In fondo tutto durante gli anni Sessanta significava rivoluzione. Ci preparavamo a bombardare le fondamenta di quello che non era concesso, volevamo urlare contro le gerarchie costituite, volevamo sentirci giovani e volevamo farlo senza procedure codificate. Accorciare le gonne non è stata che una diretta conseguenza a questa voce strozzata che diceva: “Guardatemi, io sono e posso quello che voglio”.

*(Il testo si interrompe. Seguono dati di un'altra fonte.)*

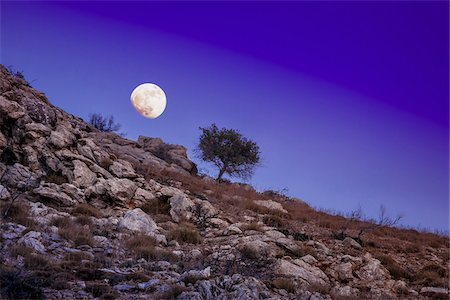 rugged landscape - Scenic view of tree on rocky hillside with moon in night sky, Matala, Crete, Greece. Stock Photo - Rights-Managed, Code: 700-07608378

E allora ZAC e tutto cambia. Una risposta naturale a un bisogno di evasione portato all'estremo, una specie di codice che significava libertà, ma anche tolleranza e democrazia. Insomma, per la prima volta, la storia ha sentito distintamente una voce giovane rivendicare qualcosa che altro non era che un bisogno di farsi sentire, di farsi sentire come uomo, come donna, come persona. E poi diciamolo, eravamo in una Londra frizzante che aspettava solo di essere rivestita, scoperta e finalmente liberata da stecche, pizzi e merletti. La verità è che la minigonna non l'ho inventata io ma è stata creata dalla voglia di libertà delle ragazze che l'hanno indossata.

ABOUT / Mary Quant

Mary Quant (Blackheart, 11 febbraio 1934) è una stilista inglese nota per aver inventato la minigonna. Nasce in un sobborgo londinese da una coppia di insegnati gallesi e frequenta il Goldsmith College ma, a sedici anni, scappa di casa per intraprendere la carriera di stilista. Conosce Alexander Plunket Greene, suo futuro marito, col quale vive la boheme della metropoli d'oltremanica. Nel 1955 apre la sua prima boutique che inizialmente diverte e poi conquista il pubblico della Londra anni '60. Icona di quel periodo storico, Mary Quant si rivela anche abile imprenditrice, diventando famosa pure negli Stati Uniti e ricevendo nel 1966 l'onorificenza di Cavaliere della Corona Britannica.